Based on the true story of the Cook sisters, who smuggled valuables out of 1930s Nazi Germany to finance a daring, secret operation to help Jews find hope for a new life in England
British sisters Ida and Louise Cook enjoy their quiet, unassuming lives in south London. Ida writes romance novels, and Louise works as a secretary. In the evenings, the sisters indulge in their shared love for opera, saving their money to buy records and attend performances throughout England and Europe, becoming well-known by both performers and fellow opera lovers.
But when Hitler seizes power in 1933, he begins targeting and persecuting German Jews, passing laws that restrict their rights and their lives. The sisters continue their trips to the German opera houses, but soon, Jewish members of the opera community covertly approach the sisters, worried that they will be stripped of their wealth and forced to leave their homes and the country. Danger looms on the horizon, threatening to spill across all of Europe’s borders.
Ida and Louise vow to help, but how can two ordinary working-class women with limited means make a difference?
Together with their beloved opera community, the sisters devise a plan to personally escort Jewish refugees from Germany to England. The success of the plan hinges on Ida and Louise’s ability to smuggle contraband jewelry and furs beneath the watchful eyes of the SS soldiers guarding various checkpoints. But how many trips can they make before someone blows a whistle? Or before the final curtain falls on Germany’s borders?
The Opera Sisters is a riveting and inspiring novel of two unlikely heroines whose courage and compassion gave hope to many Jews desperate to escape Nazi persecution.
I absolutely love historical fiction and when it is based on real people?

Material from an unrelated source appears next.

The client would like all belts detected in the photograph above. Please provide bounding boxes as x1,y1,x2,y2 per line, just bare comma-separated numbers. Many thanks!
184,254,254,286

Even better. I was so excited to read about these two sisters, Ida and Louise Cook, who bravely changed and saved people's lives during WWII.
It was fascinating to read about Ida and Louise's path that led them to helping so many people from Germany. The opera and a love for music started it all. A love for humankind and kind hearts led to the rest. Ida sacrificed so much and honestly, it was very touching. Stories like this remind me of the good people in the world.
The harder part for me was how the story was told. There were SO many people, it was sometimes hard to keep track of them all. Because of this, I had a harder time connecting emotionally. Of course I cared about what was happening and the people spoken of, but it was more in a general type of way and not an individual connection. The way the story jumped from the sister's story to other stories took some getting used to. I didn't really love the format.
I feel like I learned something and of course I was reminded of the atrocities of war and most specifically, the atrocities against the Jewish people. Heartbreaking. But so important to remember. What a great tribute this book is to these to these people.
Content: peril and wartime violence. Nothing in great detail.